The COVID-19 state of emergency Massachusetts Gov. Charlie Baker declared last year ended Tuesday, yet the commonwealth’s government — for the most part — remains closed to the public. The Legislature hasn’t announced when it plans to resume the people’s business in person.

When pandemic-related restrictions on schools, businesses and even local governments in Massachusetts have been lifted — the Pittsfield City Council will resume in-person meetings next week — it’s time for state government to do the same.

A plan may be in the works? In late May, the State House News Service reported that House leaders and staff were at work on a “comprehensive plan” to reopen the State House to staff and the public.
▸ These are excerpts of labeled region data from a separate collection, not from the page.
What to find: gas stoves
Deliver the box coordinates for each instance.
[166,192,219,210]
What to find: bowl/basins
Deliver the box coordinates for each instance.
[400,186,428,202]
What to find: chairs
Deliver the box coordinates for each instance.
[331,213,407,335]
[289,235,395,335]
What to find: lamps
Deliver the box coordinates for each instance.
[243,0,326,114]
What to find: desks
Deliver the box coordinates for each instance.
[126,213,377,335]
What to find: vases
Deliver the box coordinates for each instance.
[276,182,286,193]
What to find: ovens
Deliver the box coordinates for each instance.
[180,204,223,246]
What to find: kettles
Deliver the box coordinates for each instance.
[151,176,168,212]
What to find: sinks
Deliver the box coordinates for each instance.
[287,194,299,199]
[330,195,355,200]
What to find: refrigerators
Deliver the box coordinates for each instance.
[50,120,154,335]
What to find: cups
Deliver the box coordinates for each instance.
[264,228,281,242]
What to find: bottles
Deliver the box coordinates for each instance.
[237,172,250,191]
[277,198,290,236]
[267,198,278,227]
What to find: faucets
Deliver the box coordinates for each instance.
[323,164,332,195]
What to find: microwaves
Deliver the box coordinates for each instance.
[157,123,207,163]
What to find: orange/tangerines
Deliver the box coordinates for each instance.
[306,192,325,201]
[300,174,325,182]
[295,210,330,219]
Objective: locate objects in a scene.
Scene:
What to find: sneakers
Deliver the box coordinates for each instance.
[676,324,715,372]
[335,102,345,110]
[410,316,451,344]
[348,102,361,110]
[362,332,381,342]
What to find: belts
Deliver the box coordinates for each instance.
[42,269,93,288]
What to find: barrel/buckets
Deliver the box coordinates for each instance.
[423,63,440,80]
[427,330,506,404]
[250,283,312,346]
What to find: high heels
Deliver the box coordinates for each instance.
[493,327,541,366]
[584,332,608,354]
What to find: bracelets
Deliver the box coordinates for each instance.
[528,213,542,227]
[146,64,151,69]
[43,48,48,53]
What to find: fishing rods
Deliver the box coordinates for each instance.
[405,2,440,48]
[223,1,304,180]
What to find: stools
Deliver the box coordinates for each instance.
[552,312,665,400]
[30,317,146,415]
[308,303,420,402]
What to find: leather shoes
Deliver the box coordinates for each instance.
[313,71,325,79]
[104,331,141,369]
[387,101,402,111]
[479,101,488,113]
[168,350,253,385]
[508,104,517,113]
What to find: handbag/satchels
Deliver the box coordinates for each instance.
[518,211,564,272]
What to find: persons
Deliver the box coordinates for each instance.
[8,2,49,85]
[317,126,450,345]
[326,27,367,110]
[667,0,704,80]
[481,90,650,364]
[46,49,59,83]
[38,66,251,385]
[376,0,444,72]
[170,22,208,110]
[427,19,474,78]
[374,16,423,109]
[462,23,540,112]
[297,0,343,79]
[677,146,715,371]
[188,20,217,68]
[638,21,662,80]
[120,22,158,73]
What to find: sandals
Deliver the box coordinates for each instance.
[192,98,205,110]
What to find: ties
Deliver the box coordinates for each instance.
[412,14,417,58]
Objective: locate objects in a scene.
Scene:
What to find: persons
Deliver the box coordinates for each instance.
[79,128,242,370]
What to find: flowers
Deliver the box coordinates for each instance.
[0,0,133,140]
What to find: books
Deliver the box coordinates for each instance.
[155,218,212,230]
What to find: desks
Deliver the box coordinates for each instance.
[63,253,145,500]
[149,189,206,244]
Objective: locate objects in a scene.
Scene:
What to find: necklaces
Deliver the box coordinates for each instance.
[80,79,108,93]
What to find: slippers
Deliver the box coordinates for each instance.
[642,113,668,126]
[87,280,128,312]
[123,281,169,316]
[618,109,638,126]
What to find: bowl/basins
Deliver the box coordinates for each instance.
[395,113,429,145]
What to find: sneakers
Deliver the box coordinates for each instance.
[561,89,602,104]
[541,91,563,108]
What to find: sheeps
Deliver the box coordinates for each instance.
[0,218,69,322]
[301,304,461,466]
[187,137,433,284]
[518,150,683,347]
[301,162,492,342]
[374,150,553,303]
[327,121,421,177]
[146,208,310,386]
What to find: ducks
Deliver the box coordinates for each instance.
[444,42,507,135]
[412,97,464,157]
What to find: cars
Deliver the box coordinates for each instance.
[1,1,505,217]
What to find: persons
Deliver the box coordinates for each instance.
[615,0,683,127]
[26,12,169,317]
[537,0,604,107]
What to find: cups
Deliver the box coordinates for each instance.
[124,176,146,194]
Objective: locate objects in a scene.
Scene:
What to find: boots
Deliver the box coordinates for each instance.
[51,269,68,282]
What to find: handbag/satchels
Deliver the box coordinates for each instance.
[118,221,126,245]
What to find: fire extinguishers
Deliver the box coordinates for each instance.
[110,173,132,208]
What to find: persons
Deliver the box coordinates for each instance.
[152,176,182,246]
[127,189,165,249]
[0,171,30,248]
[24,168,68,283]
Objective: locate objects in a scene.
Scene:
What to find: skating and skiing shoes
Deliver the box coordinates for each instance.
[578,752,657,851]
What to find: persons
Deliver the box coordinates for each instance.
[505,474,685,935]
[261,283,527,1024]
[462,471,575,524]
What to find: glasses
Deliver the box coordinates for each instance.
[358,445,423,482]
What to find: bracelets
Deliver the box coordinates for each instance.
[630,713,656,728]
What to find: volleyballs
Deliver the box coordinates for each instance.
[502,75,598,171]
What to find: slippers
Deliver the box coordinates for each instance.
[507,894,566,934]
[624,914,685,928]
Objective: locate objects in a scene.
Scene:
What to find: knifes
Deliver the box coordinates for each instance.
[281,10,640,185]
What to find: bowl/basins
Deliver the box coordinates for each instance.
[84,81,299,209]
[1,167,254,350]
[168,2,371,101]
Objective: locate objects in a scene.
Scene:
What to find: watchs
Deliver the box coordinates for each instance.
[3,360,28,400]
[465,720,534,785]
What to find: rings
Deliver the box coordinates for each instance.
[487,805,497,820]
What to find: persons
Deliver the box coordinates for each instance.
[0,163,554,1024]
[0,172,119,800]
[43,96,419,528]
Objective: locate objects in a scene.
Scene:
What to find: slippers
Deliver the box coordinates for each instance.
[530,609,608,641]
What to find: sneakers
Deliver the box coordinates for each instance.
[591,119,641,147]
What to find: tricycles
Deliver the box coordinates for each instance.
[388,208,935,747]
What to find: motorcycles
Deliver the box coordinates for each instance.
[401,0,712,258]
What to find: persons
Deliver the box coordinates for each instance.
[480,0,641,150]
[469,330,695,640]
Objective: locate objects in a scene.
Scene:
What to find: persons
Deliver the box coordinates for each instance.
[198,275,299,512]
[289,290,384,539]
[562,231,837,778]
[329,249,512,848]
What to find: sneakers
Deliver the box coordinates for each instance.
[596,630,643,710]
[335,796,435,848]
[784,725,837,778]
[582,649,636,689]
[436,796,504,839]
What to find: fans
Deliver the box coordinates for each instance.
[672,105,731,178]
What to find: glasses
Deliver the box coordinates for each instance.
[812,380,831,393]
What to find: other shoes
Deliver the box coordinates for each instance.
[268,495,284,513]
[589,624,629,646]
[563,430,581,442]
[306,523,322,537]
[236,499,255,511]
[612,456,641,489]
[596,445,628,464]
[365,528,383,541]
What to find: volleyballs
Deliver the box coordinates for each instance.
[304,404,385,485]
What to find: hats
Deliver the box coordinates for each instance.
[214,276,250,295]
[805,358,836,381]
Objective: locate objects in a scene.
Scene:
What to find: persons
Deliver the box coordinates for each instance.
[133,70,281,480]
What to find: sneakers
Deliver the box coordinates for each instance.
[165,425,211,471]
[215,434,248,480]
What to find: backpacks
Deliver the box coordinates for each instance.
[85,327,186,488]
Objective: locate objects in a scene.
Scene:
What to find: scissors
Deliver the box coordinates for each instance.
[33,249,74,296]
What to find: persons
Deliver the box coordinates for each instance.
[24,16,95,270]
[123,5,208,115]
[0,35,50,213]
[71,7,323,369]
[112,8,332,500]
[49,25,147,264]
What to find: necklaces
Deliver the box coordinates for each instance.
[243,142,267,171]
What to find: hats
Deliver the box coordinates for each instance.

But no timeline for re-opening the building or resuming in-person sessions has emerged.

The delay hasn’t gone unnoticed.

“It’s time for them to come back to work,” David Tuerck, the president of the Beacon Hill Institute, a public policy group in Boston, recently told the Salem News. “If you can walk into a bar without a mask and order a drink, you would think it would be safe for lawmakers to come back and do their jobs.”

Since last year, the 200-member Legislature has conducted business in a hybrid — remote and in-person — approach that limits the number of lawmakers who can be in chambers when business is being conducted. Committee meetings have been held remotely over the past year. Other meetings have been held with a few members present in both the House and the Senate.

That approach is hard to justify when the state of emergency has been lifted and people are beginning to resume normal life again. While the Legislature should be meeting in person, it should look to retain Zoom technology as a two-fold benefit for its own transparency and to facilitate more public input.

Lawmakers in neighboring states have already resumed in-person meetings. In New Hampshire, the House began meeting in person last fall in a large sports complex. In Maine, the House and Senate resumed in-person meetings earlier this month.

It’s time for Massachusetts lawmakers to follow their lead and do the same.